++++ Text shown

Don't be _shocked_ when you see the "extras" rolling in. Let me give you a couple of examples: 
The site is still a parking lot. 
You notice there are too few electrical receptacles. 
The electrical contractor charges for extras. 
The concrete block and / or drywall contractor charges for extras, even though no walls have been erected yet. 
The paint and wall paper contractor charges for "make goods" as if he had to touch up and match paint finishes even though no walls exist yet. 
You may be pleased with the prices you get during a long running construction drought but everyone involved from the GC through the trades and suppliers will be eagerly looking for any / all extra's they can nickle and dime you for. 
A new theatre / performing arts centre in my area built about 2009 was priced while construction work was scarce in our area. 
The various movers and shakers wanted things such as: 
An acoustically separate studio space with its own lobby, bars, coat checks, washrooms, entrances, exits, dressing rooms, booth and overhead cat walks . 
A separate rehearsal space with sprung floor and its own washrooms. 
Three loading docks instead of two. 
A freight elevator with stops at basement, stage and dressing room elevations. 
An orchestra shell with lighting and convenient storage. 
A temperature and humidity controlled, secure, piano and instrument storage room at stage level with convenient access to the pit. 
A pubilc elevator in the lobby with doors on the front and rear to service the main and studio spaces.

++++++++
++++ Source excerpt

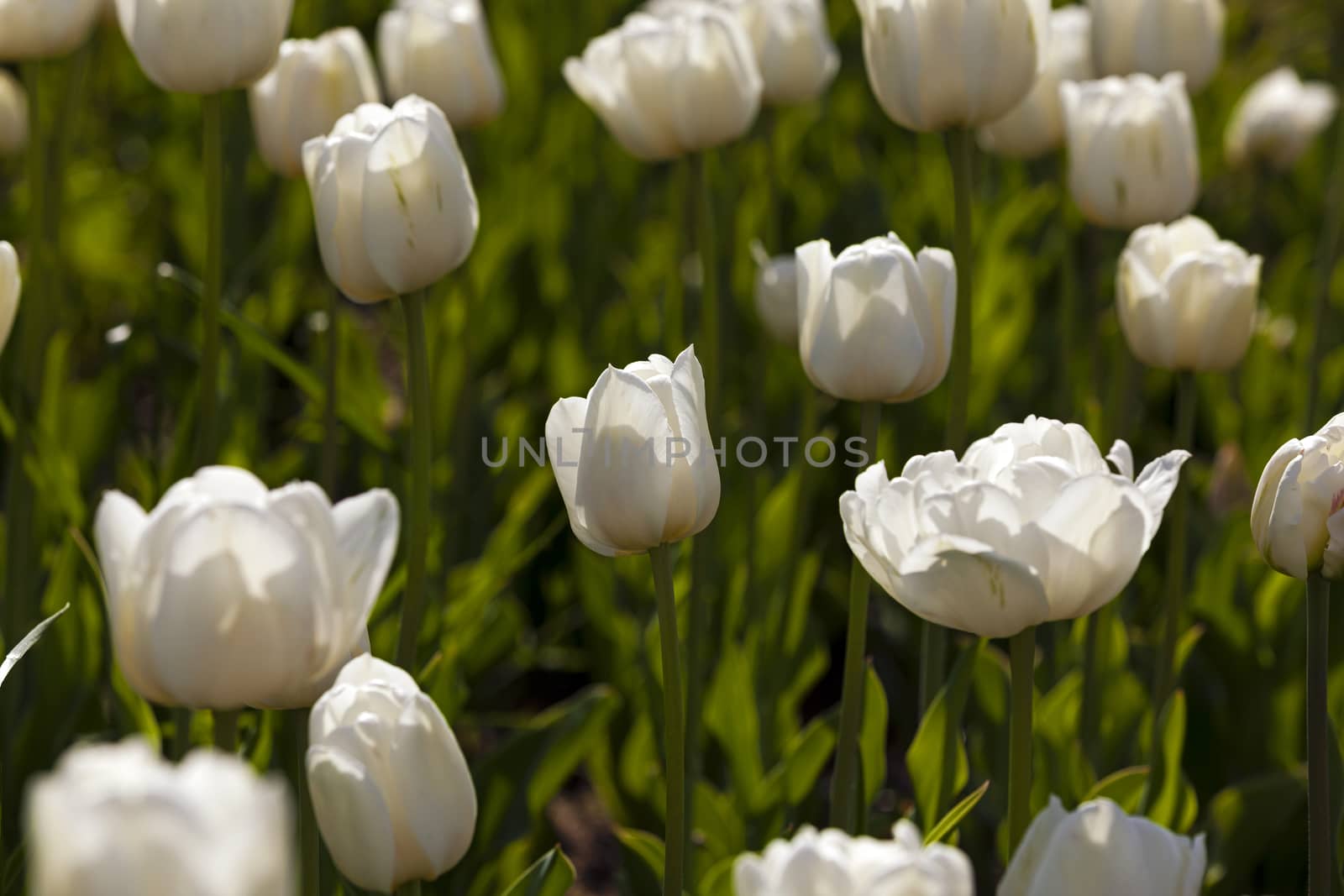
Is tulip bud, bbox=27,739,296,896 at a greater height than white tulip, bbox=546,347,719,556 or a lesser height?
greater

++++++++

- [Written task 1]:
In the text on construction extras, how many loading docks did the movers and shakers want for the new theatre / performing arts centre?
- [Written task 2]:
Write a continuation of the text on construction extras, picking up right after its last sentence.

- [Exercise result 1]:
Three loading docks instead of two.

- [Exercise result 2]:
Two full width stage lifts complete with rolling seating wagons to provide extra apron space, orchestra pit, increased wheelchair space and / or additional seating. 
Additional concert lighting over the aprons.
The folks pushing for the theatre thought they'd have all of their dreams priced as unaffordable extras then only contract for what they could afford. 
_Surprise, surprise._ Pricing rolled in and everyone involved was so hungry, they low-balled all of their prices and the _entire_ project, including all extras, fell within budget. Everyone was _thrilled_ and delighted until the extras rolled in and in and in. Every conceivable corner was cut, some shockingly so. 
You don't want to be on the receiving end of a theatre built by a bunch of unhappy, penny pinching, contractors. It wasn't a happy site to be working on. 
'nough said. 
Toodleoo! 
Ron Hebbard


----------



## piersc (May 20, 2019)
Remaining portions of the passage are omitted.